After a massive Google Docs phishing scam hit users over the web, a relatively lesser known but new iCloud phishing scam is making its way into Apple devices created to steal credit card data as well as access the device's camera.
"The attack was simple, but sinister", TechCrunch reported.
"It worked so well because it bypassed what people who have a basic knowledge of security know not to do".
Martha Clayton, spokeswoman for the Paso Robles Joint Unified School District, said she received suspicious Google Docs share emails from two teachers. The user is then asked to give "Google Docs" access to any of the existing Google accounts.
"It appeared nearly wormlike in its behavior".
Google includes a warning to users when they receive the email, but some are clicking the link anyway, which is how the link keeps spreading. Possibly millions are receiving them as part of a new scam to collect personal information.
There is a good explanation of the Google attack here. "It was so successful it probably got shut down way quicker than the attacker had hoped".
Discovering who was behind the attacks is hard.
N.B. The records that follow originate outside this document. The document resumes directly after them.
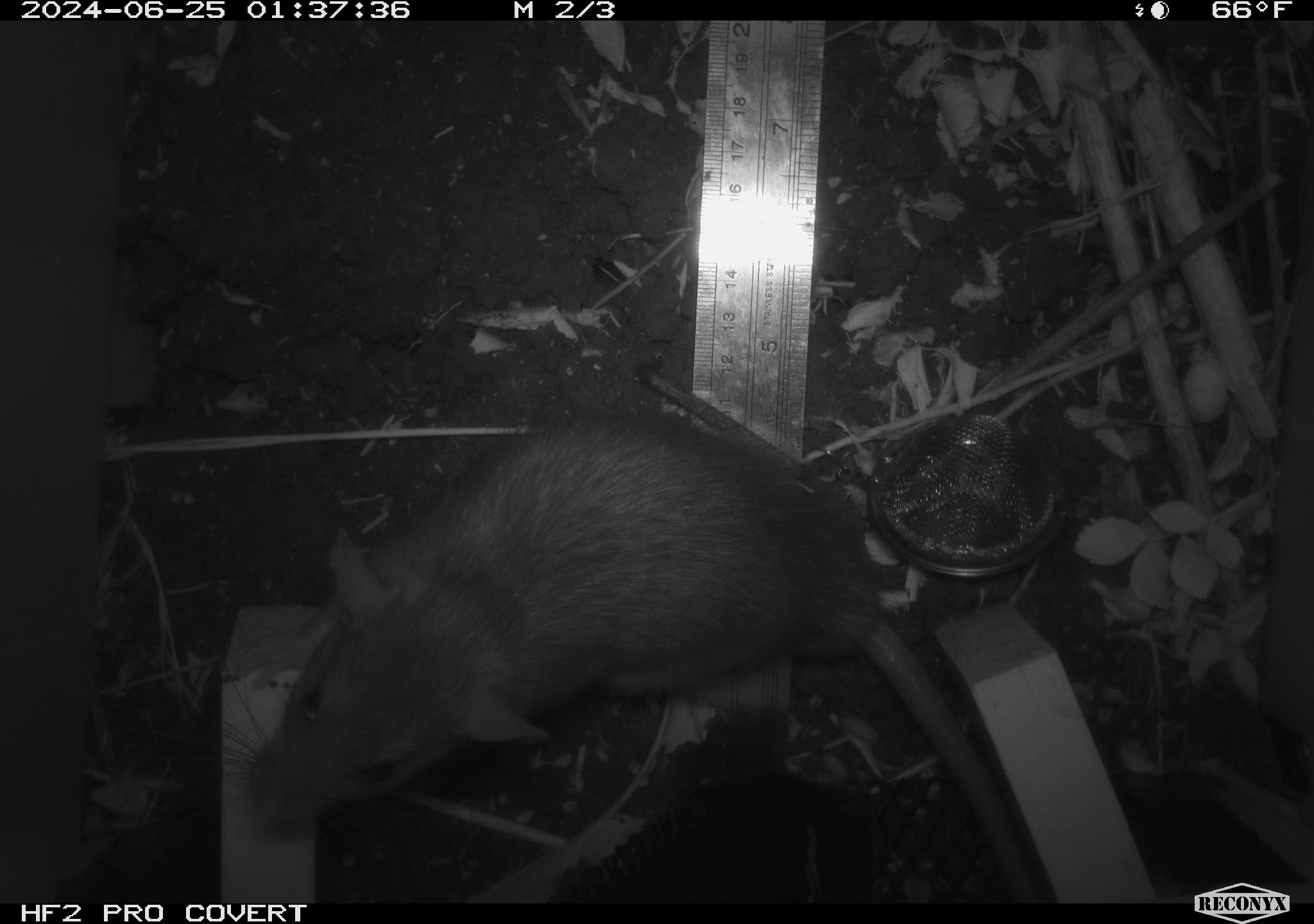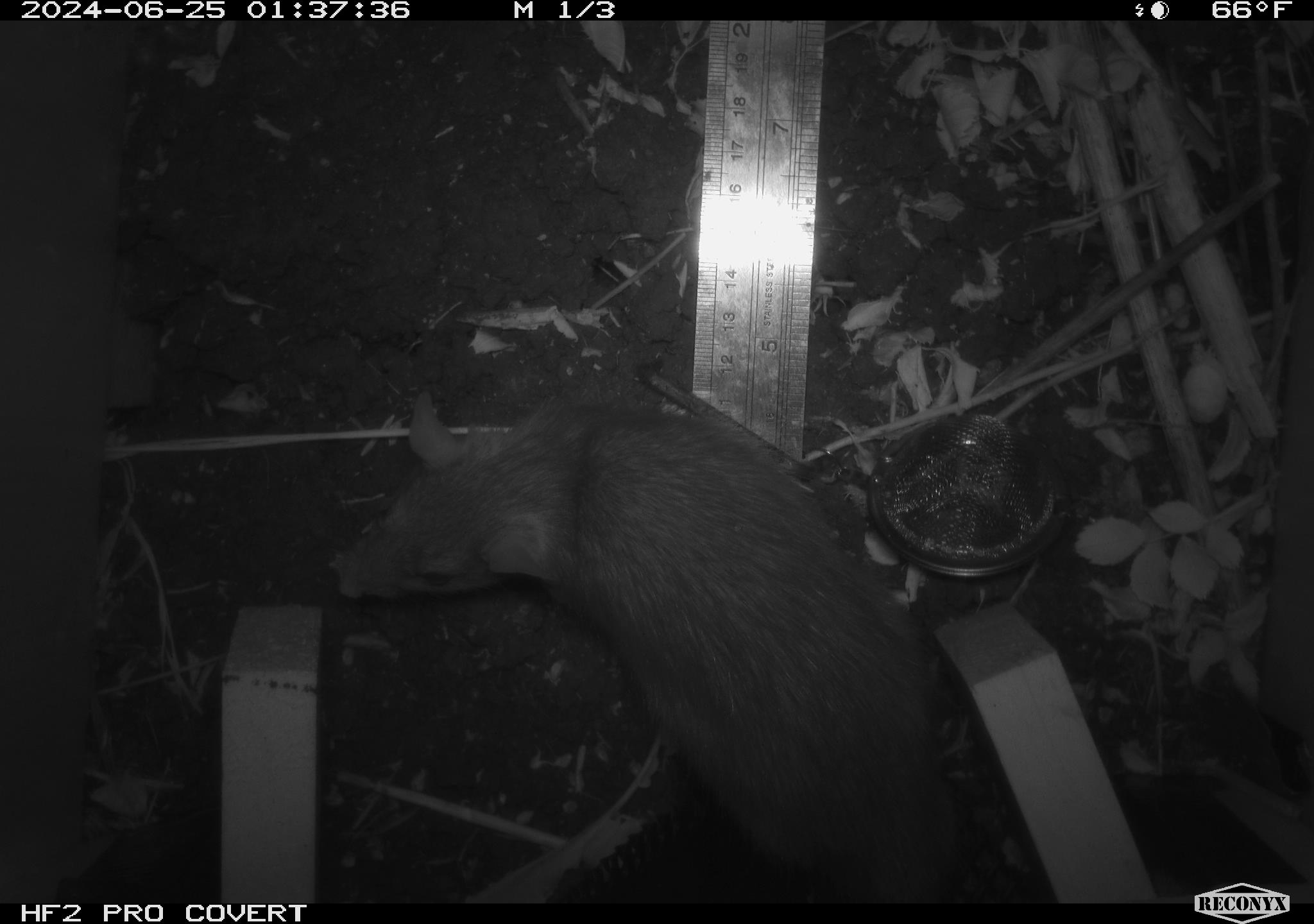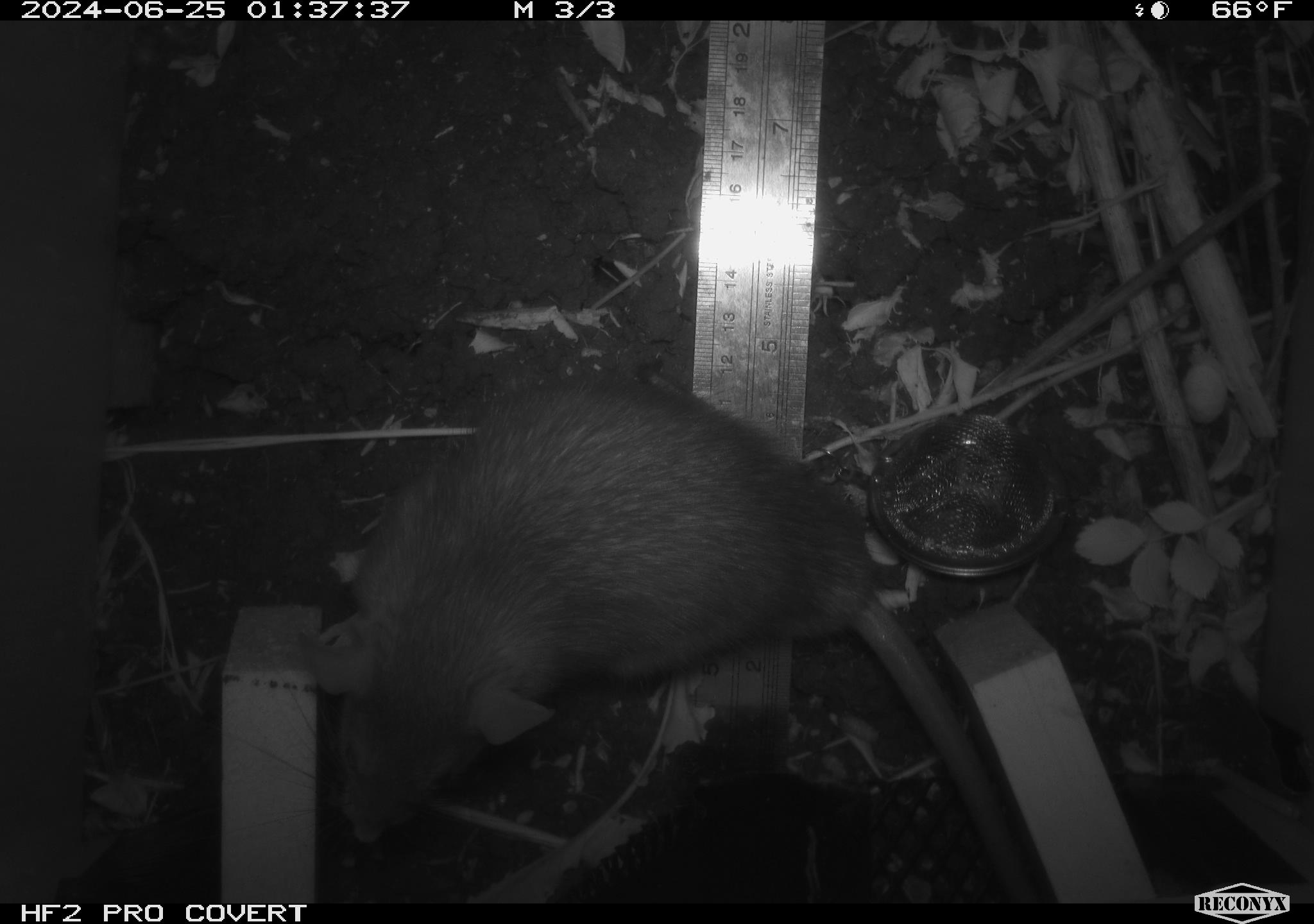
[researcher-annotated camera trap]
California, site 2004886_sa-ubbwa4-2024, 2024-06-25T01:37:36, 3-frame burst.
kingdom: Animalia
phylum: Chordata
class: Mammalia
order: Rodentia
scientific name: Rodentia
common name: woodrat or rat or mouse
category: woodrat or rat or mouse species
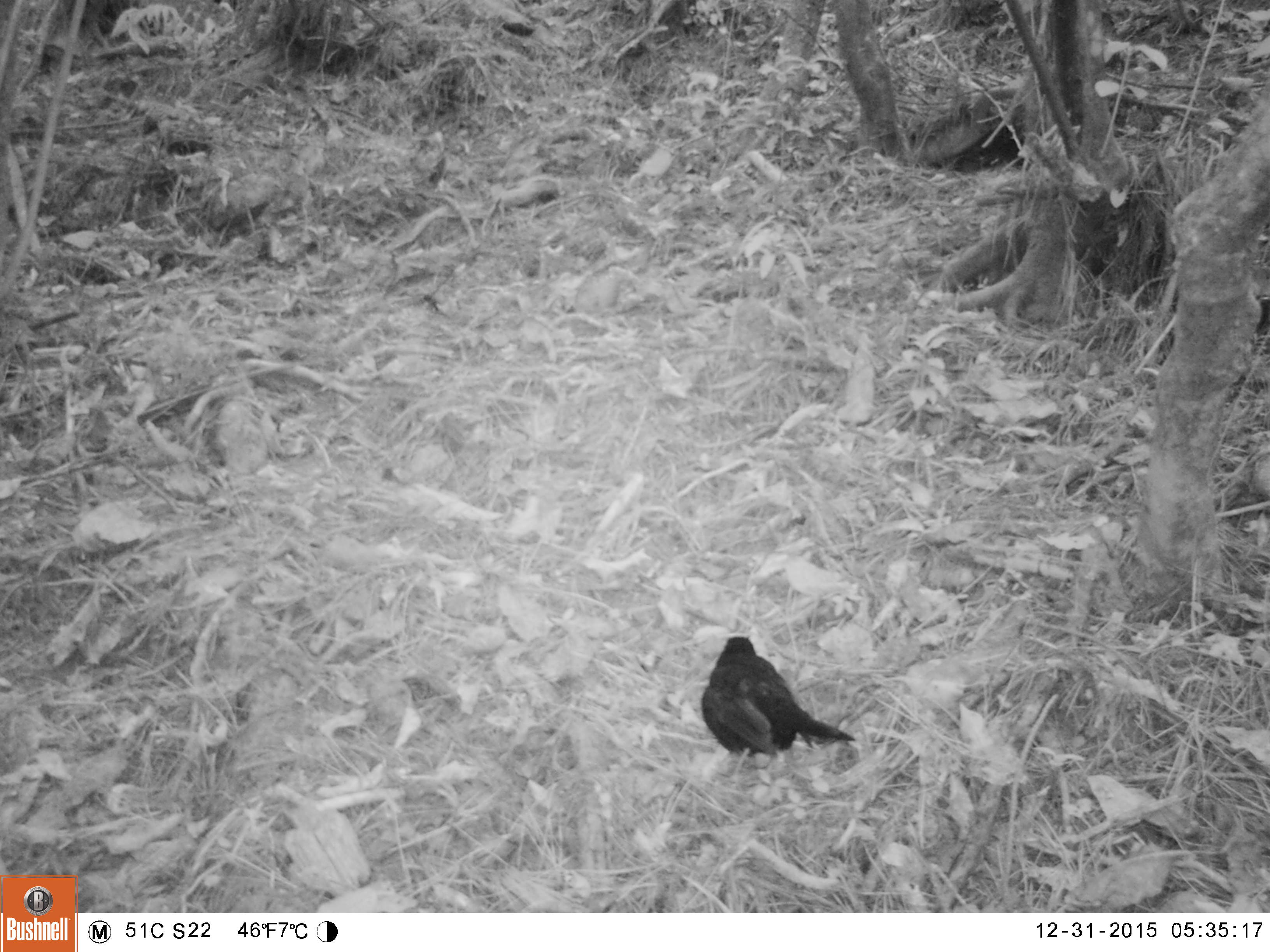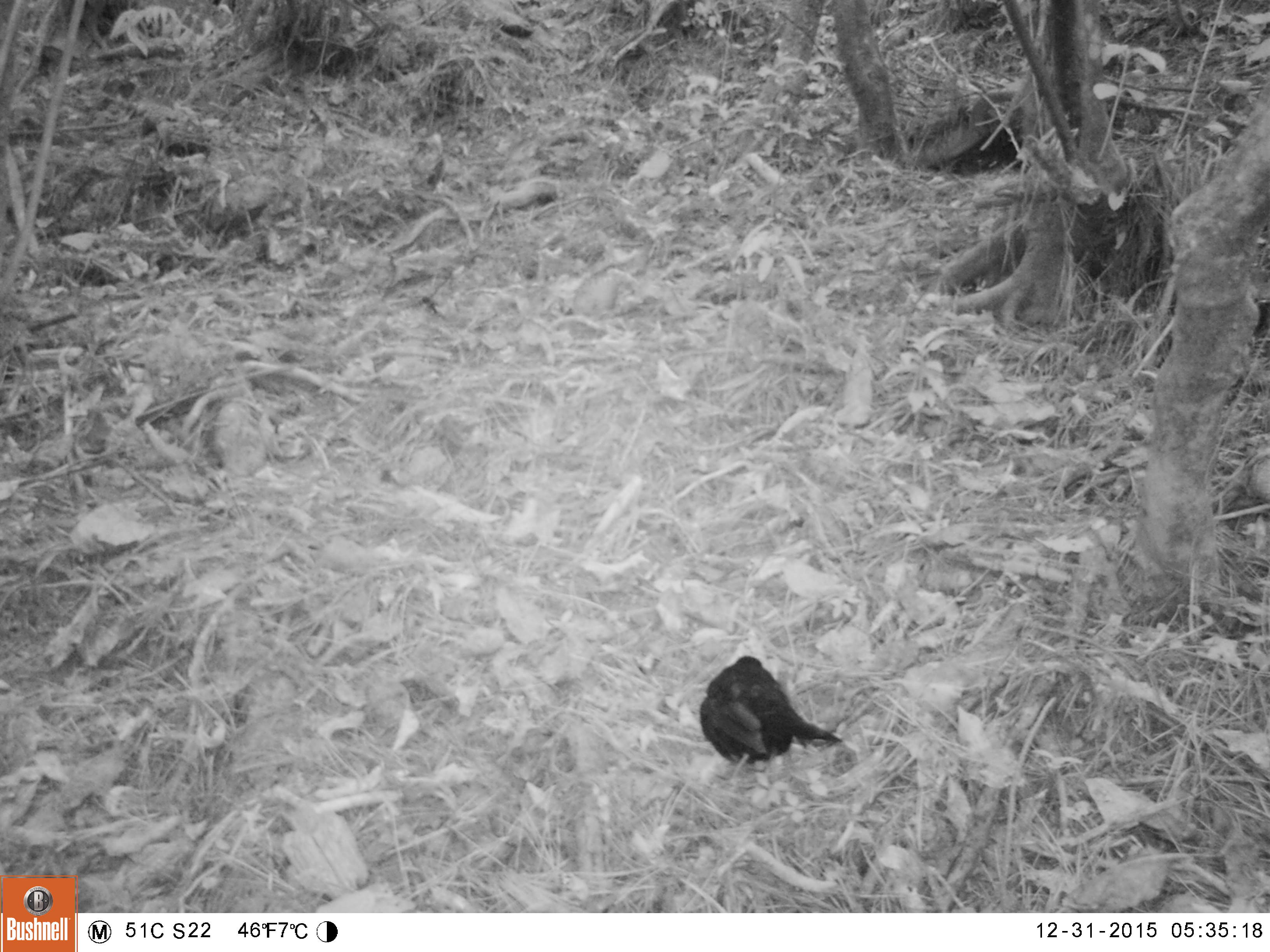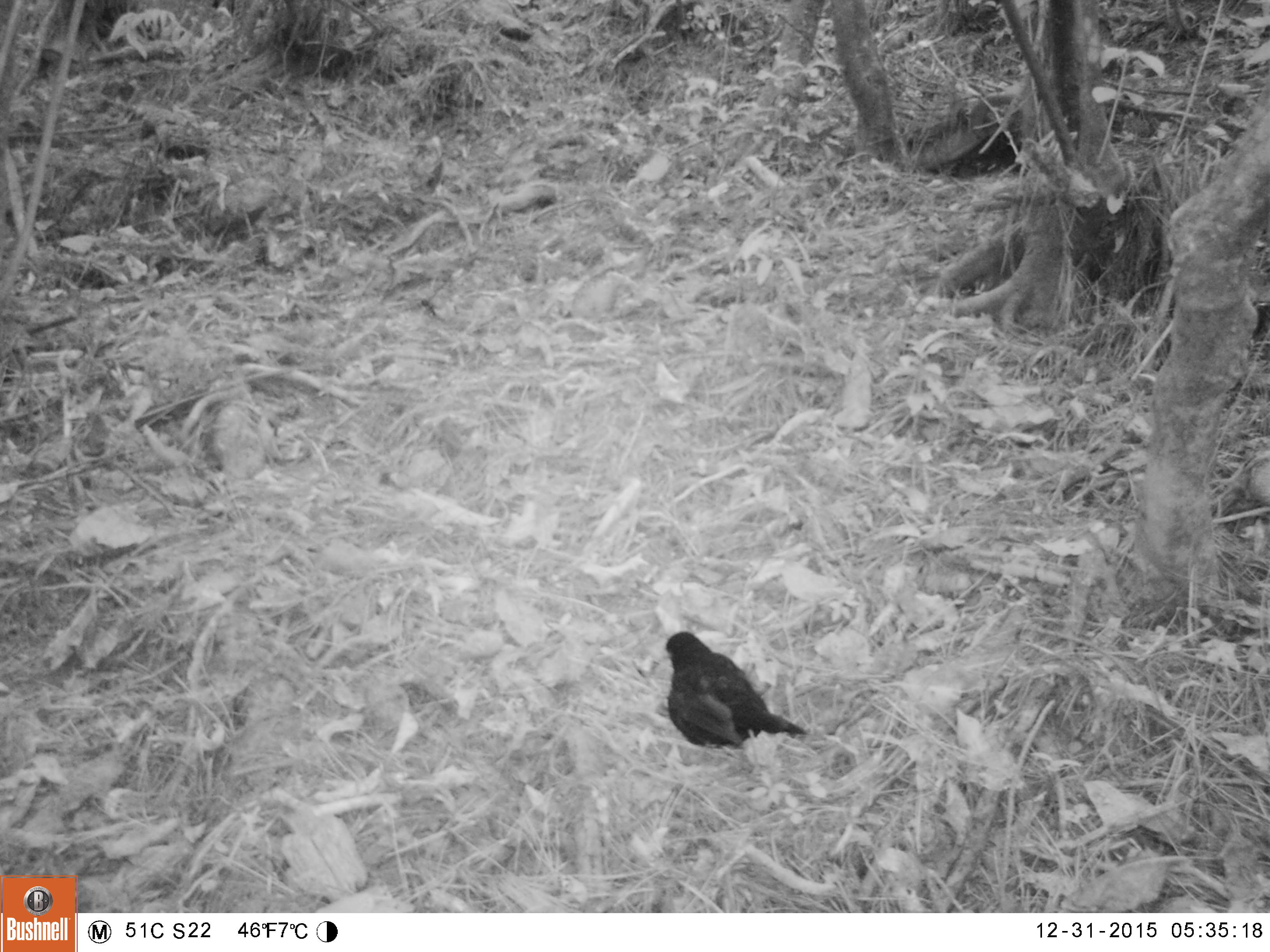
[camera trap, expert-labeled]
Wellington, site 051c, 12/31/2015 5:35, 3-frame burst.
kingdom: Animalia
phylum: Chordata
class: Aves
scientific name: Aves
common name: bird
"I received several and I didn't click them, mostly because there were so numerous same thing and also because email@example.com seemed pretty sketchy", wrote Cody Stocker '17 in an email to The Daily, referring to the temporary email address listed as one of the recipients in the scam. Apparently many accounts have been compromised and have been sending out links to a shared document. "It allows you to recover access to forgotten passwords, and in some cases, emails have been used for financial fraud", he says. If you think you've clicked on a spam email, you can go to g.co/SecurityCheckup to remove apps you don't recognize and check your Google app permissions.
An email virus disguised as a Google Document hit campus emails Wednesday afternoon.
Anderson said that at least some of the problem lay with Google. The company advises people not to click on the link and report any phishing attempts to the company.
They have also assured the public that they have already disabled the phishing accounts and already removed the fake pages. May 3 that it had "taken action", removing "offending accounts" and "fake pages", and was "working to prevent this type of spoofing from happening again".
In an earlier tweet, Google warned users not to click suspect links.
Security firms are warning that other hackers may conduct similar phishing attacks abusing OAuth, not just through Google, but with Facebook and LinkedIn. That is, asking a logged-in user to grant permission to a malicious app developed by them.
In a statement issued around 7 p.m., Google said it had stopped the attack within about an hour, and that it had affected fewer than one in 1,000 Gmail users.
It appears the attacker made a third-party app called Google Docs and then unleashed it upon the world.
Apparently no one at Google thought to block someone calling their app Google Docs.